I expect Gavin and others in the UK to make political capital out of this sort of thing for wider purposes –ie reducing the power of people to object to the state view. I would rather we stuck to the point about the organ donation decision. I am in the process of drafting a letter to the Guernsey Press on the matter (which is at the heart of this), but before I can do that I need to have a look at what is in my inbox, and I have been without my computer for 3 days. I only picked it up at lunchtime today and it doesn’t appear to have been fixed either, so the letter is not imminent, unfortunately.
As a quick and instinctive aside, if Gavin St Pier thinks that shortening people’s natural lives (and I enlarge on this particular comment in the subsequent email which Gavin has chosen not to refer to) is so bad, then why did he propose to introduce euthanasia?
As far as I am concerned if West Bromwich Albion score with a handball against Leeds United then Leeds United should have no qualms about equalising in the same manner. If some States members think that my email was in whole or part too personal, aggressive, offensive etc and “over the line” then they should consider the fact that they set that particular ball rolling. My silence is not theirs to take as consent, and my organs are not theirs to take. Their decision to write these acts into legislation were gross infringements of personal and human rights and as a result of these decisions, combined with the fact that we have no constitution, the “rules of engagement” with them, so to speak, have changed. Hence the nature of my recent email.

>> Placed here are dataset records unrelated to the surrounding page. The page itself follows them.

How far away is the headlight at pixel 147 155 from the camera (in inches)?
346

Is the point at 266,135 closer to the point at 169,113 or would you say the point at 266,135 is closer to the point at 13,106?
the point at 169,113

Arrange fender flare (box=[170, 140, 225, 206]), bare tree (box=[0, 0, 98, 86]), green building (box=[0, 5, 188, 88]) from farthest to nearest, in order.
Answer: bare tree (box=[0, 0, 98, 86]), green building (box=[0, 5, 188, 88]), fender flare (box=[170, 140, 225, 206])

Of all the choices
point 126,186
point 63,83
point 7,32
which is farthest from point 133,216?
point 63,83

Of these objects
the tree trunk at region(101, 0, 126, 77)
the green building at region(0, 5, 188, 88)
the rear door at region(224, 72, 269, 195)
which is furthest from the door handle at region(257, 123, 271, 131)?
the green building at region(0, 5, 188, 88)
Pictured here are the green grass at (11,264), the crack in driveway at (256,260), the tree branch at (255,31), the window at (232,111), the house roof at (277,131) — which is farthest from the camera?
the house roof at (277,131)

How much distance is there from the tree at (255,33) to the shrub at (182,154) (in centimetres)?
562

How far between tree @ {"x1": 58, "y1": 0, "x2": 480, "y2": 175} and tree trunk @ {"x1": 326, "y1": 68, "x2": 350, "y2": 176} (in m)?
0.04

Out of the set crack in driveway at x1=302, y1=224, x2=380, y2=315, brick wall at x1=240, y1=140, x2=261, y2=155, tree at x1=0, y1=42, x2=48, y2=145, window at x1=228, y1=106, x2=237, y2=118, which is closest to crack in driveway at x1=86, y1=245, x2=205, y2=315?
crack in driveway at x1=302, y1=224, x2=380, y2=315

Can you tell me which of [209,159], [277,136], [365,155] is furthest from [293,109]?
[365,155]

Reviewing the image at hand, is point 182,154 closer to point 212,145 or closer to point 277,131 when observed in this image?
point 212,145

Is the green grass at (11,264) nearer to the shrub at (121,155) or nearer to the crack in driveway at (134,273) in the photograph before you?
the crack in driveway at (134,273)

Given the old adage “sticks and stones will break my bones but words will never hurt me”, I ask who is throwing the sticks and stones and who is simply throwing the words around, exactly?
As I have previously explained, the States could have achieved their objective of making organs more easily available without an opt out scheme or writing “deemed consent” into the lawbook. They have apparently compounded this awful behaviour by not adequately considering how anyone wanting to opt out of organ donation can do so. After the organ donation debate, when I raised the matter of how to opt out with the deputies, I was receiving emails from them like “how to opt out is indeed the next question”. Incredible! It transpires that the only way to do this is to register a wish with the NHS which is an organisation which is totally unaccountable to the people of Guernsey. Furthermore, I believe, for reasons which are mostly included here https://www.ukcolumn.org/article/nhs-common-purpose-towards-million-change-agents that the NHS has been sabotaged, corrupted, is unreliable and is doomed to fail.
Locate Guernsey, which claims to be a point of contact within local Government states that “The healthcare system in Guernsey is different to [sic] that of the National Health Service (NHS) in the UK.” So why have the 23 deputies decided to force me to either give up my organs to complete strangers at their discretion, or alternatively register my contrary intent with the NHS which is an organisation which is not accountable to me and which I have every right not to trust?
Neither of those will happen. So as I matter of public record I state again that the destiny of my organs will be written into my will and if anyone acts contrary to that, I will leave very clear instructions with my estate to sue those responsible.